EXTRACTED INFORMATION below:

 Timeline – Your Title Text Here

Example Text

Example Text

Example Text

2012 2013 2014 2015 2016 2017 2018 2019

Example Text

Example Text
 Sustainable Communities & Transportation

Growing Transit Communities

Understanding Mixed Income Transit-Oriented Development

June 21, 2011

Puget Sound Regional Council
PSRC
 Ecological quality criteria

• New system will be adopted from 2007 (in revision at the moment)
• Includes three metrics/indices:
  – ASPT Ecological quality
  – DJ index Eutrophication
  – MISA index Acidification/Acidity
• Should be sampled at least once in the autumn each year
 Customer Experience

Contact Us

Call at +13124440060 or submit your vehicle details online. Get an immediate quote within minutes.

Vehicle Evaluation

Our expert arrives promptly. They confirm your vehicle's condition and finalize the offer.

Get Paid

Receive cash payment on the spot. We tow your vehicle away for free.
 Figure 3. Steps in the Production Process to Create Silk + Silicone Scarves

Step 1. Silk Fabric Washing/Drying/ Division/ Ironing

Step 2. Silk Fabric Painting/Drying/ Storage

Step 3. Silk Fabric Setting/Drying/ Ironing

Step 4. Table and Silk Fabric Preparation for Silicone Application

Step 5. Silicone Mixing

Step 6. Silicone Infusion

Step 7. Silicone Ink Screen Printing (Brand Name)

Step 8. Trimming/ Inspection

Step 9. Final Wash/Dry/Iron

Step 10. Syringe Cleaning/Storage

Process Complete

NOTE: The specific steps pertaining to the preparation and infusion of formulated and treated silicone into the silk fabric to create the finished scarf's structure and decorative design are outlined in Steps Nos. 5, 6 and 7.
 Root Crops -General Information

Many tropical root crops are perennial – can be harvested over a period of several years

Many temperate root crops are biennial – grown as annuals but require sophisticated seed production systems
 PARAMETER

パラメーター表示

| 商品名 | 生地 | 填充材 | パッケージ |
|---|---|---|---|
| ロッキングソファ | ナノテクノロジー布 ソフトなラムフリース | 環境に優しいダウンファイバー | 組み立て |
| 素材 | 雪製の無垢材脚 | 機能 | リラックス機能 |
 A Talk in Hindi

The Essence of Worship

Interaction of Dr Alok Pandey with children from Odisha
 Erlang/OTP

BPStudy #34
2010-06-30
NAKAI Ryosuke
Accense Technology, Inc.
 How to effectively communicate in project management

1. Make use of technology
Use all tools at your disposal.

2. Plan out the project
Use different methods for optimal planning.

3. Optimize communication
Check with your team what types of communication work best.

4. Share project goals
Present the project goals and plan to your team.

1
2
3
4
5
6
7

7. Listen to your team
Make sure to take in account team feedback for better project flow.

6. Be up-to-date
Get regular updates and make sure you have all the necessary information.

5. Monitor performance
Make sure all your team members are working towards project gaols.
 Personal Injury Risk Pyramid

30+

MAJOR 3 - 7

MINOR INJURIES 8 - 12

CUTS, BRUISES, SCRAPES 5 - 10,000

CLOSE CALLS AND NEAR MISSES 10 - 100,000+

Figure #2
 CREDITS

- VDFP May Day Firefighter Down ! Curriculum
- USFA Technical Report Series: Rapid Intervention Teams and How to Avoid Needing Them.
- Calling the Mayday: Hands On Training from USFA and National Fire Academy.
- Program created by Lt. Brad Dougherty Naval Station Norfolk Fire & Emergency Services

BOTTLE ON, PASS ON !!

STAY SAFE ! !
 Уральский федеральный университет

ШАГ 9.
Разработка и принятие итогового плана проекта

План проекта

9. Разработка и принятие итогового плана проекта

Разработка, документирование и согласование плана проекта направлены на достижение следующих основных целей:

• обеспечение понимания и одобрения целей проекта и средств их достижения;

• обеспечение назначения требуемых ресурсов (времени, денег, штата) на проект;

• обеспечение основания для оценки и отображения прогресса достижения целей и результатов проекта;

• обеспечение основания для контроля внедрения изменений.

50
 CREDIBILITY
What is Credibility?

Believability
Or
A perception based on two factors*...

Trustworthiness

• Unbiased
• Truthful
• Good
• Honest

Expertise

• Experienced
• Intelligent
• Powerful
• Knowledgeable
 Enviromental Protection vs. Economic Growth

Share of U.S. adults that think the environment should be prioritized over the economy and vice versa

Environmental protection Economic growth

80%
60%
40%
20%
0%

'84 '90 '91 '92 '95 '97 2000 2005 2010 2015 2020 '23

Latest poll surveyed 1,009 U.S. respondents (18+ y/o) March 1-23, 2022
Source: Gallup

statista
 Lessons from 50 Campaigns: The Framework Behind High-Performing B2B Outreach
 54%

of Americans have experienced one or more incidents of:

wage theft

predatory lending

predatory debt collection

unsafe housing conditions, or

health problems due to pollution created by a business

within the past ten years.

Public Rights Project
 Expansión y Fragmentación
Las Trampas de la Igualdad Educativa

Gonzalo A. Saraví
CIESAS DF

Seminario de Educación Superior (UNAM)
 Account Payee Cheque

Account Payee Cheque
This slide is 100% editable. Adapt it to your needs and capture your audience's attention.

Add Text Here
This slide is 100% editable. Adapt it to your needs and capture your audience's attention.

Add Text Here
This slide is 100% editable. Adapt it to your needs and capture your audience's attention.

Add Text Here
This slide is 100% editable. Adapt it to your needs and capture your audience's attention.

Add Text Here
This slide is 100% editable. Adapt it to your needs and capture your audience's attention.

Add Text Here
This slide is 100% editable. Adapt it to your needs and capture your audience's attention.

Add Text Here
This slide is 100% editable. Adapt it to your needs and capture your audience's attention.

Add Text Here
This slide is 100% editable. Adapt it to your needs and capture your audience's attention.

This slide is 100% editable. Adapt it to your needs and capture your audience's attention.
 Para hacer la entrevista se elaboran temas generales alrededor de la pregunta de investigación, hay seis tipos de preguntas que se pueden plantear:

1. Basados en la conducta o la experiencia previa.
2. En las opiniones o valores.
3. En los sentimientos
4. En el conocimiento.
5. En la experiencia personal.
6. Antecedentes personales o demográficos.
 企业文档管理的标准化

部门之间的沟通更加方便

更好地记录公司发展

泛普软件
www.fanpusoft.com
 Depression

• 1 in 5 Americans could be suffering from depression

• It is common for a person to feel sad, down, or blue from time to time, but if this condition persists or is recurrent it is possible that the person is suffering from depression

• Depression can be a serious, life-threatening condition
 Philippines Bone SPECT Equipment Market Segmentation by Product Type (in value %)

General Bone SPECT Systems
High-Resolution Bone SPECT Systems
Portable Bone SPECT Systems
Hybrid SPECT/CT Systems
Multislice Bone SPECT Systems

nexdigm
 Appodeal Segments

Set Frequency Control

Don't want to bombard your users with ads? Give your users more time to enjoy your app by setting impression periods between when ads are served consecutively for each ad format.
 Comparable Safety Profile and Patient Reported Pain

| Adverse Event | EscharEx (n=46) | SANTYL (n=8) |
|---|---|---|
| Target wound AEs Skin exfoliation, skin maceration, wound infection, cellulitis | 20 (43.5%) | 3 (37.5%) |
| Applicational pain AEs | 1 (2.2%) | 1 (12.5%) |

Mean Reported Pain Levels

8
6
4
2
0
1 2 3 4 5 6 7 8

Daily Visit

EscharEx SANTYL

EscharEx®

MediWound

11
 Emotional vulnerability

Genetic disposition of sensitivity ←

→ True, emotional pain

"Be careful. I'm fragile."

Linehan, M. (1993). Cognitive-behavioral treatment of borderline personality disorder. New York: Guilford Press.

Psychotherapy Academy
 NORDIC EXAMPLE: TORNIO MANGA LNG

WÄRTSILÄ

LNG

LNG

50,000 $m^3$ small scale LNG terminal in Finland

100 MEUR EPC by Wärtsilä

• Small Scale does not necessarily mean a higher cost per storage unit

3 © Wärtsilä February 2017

End of EXTRACTED INFORMATION.

For the word "quality", show every line of the entries that holds it.

**WRITTEN ANSWER:**
 Ecological quality criteria
  – ASPT Ecological quality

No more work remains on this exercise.